PM: It’s different because I want to work with the men. Many people around the world are working with the women and children, helping with the shelter and developing skills. But FADA wants to ensure an education for women so they can stand on their own. When I was growing up in Bolivia, there were two young men bothering each other who wanted to fight. So they went to the back of the school and started fighting. After a few minutes, the friends of one of them came and said, “Okay, stop, stop, enough, enough,” and they grabbed his arms and held him back. But the other guy’s arms were still loose, and he continued the beating. The guy that was being held told his friends, “Don’t hold me. Hold him. He is still beating me up. You are my friends. You need to hold him.” That stayed in my mind for many years because what we are doing is holding the women and the children back. The men are still walking around. We need to get the men and work with them and ask some key questions. Why are you doing these things? Why are you discriminating against your girls? Why are you beating up your wife? Why are you doing these things that you may think are right, but are not? We need to talk man to man and father to father. Hopefully, we can get them before they get in trouble with the law in a kind of coaching or mentorship or even co-learning environment where we learn together. We need to affirm them and remind them that they are doing a lot of work already. They’re providing for their families. That’s good. We commend them for that. We also need to show them that we understand where they’re coming from. They may have a traditional religious or conservative viewpoint, but we need to challenge them to do something better and help them grow a little bit together. Why can’t we help our wives have access to education, economic empowerment and participation? We simply want to open up everyone’s eyes to their needs, their dreams, and their desires.

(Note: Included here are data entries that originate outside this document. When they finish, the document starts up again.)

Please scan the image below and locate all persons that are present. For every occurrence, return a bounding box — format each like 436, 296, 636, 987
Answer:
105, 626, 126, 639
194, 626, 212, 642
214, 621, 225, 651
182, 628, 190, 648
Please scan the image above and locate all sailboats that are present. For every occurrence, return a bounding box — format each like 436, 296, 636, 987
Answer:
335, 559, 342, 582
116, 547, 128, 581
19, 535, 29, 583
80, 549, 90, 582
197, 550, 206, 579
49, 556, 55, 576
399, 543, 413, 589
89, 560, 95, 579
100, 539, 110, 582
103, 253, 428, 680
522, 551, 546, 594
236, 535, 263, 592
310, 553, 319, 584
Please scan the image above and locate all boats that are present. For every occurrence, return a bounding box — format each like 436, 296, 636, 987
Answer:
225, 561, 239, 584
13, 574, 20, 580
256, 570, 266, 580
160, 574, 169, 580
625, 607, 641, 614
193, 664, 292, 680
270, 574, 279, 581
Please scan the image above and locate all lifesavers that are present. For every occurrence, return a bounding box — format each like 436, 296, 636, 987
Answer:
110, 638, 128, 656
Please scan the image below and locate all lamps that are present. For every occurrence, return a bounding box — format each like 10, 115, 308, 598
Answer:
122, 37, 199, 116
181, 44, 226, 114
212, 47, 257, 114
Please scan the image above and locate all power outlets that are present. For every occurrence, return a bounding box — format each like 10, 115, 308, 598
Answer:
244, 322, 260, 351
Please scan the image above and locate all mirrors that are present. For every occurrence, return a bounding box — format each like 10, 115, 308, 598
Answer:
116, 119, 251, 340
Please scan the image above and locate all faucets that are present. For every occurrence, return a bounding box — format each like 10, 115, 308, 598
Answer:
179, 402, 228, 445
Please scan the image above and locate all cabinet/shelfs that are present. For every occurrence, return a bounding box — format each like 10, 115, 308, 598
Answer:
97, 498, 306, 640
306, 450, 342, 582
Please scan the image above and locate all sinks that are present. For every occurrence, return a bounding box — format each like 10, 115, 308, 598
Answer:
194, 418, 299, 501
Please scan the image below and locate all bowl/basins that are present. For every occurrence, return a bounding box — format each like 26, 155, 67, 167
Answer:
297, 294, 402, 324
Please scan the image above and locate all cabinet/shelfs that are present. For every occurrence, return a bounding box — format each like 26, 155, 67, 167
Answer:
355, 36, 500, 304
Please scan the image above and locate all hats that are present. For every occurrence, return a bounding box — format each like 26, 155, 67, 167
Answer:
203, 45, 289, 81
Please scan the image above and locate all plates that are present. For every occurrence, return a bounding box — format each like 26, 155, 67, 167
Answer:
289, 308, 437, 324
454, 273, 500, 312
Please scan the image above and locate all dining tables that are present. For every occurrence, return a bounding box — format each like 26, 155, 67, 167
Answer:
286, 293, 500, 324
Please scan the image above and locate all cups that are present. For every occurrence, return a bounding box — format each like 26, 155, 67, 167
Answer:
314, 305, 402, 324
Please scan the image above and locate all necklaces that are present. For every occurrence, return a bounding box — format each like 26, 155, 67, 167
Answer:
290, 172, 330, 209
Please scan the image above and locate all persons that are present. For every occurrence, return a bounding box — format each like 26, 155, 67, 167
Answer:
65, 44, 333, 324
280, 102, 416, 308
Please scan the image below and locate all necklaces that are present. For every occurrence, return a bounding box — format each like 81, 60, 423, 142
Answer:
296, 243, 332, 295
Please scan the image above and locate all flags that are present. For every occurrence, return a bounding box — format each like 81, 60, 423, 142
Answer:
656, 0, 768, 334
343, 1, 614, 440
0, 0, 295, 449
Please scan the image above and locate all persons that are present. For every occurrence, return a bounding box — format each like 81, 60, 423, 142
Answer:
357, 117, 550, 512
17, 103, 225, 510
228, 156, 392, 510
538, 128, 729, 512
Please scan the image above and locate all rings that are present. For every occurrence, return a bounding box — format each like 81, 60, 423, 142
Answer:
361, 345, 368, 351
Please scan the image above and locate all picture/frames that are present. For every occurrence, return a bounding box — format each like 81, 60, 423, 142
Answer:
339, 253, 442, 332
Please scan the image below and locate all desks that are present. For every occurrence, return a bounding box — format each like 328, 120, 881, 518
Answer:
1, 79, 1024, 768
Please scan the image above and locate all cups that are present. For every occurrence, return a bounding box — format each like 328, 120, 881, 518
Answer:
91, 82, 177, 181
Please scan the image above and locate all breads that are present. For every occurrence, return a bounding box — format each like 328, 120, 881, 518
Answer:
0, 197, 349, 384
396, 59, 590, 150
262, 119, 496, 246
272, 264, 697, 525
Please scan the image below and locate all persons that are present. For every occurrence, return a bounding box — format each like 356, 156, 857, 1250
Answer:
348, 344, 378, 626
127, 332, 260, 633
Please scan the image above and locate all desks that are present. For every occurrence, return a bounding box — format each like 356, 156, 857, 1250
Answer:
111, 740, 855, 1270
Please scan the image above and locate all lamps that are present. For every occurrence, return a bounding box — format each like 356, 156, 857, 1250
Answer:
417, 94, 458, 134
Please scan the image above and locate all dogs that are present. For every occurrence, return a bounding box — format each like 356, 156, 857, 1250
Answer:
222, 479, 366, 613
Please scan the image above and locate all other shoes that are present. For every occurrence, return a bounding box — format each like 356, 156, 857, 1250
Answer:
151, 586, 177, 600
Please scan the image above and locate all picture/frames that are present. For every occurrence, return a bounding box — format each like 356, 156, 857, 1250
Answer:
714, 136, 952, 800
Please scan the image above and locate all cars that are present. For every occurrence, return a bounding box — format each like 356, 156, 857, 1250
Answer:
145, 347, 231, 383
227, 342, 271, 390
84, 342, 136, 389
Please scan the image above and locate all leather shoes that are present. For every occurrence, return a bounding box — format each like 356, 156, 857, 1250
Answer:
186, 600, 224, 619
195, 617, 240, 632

JW: How can people help you? What kind of help do you need?

PM: We need all kinds of help. We need to bring those daughters back to school. That means we need money. We need media attention. We need fathers who are willing to travel to India, Guatemala, and Benin and coach other fathers. We need a presence online that would allow us to spread the word to networking sites like Face Book and YouTube. We need systems and media people that will help us get the word out and spread this movement. And it is a movement. We need to go heart by heart and utilize every means that we have to get the word out and get other men connected, even fathers in the United States that want to help themselves and help others connect with other men in other countries. Maybe the girls here can connect by e-mail or by mail. It is all about getting involved in any way you can. I need financial support for myself and my family because this is my ministry. We need to invest so those girls can go back to school. For as little as $35.00 a month, a girl can be given shelter, education, and food. She can go back to school and start fulfilling her dreams. 

DISCLAIMER: THE VIEWS AND OPINIONS EXPRESSED IN OLDSPEAK ARE NOT NECESSARILY THOSE OF THE RUTHERFORD INSTITUTE.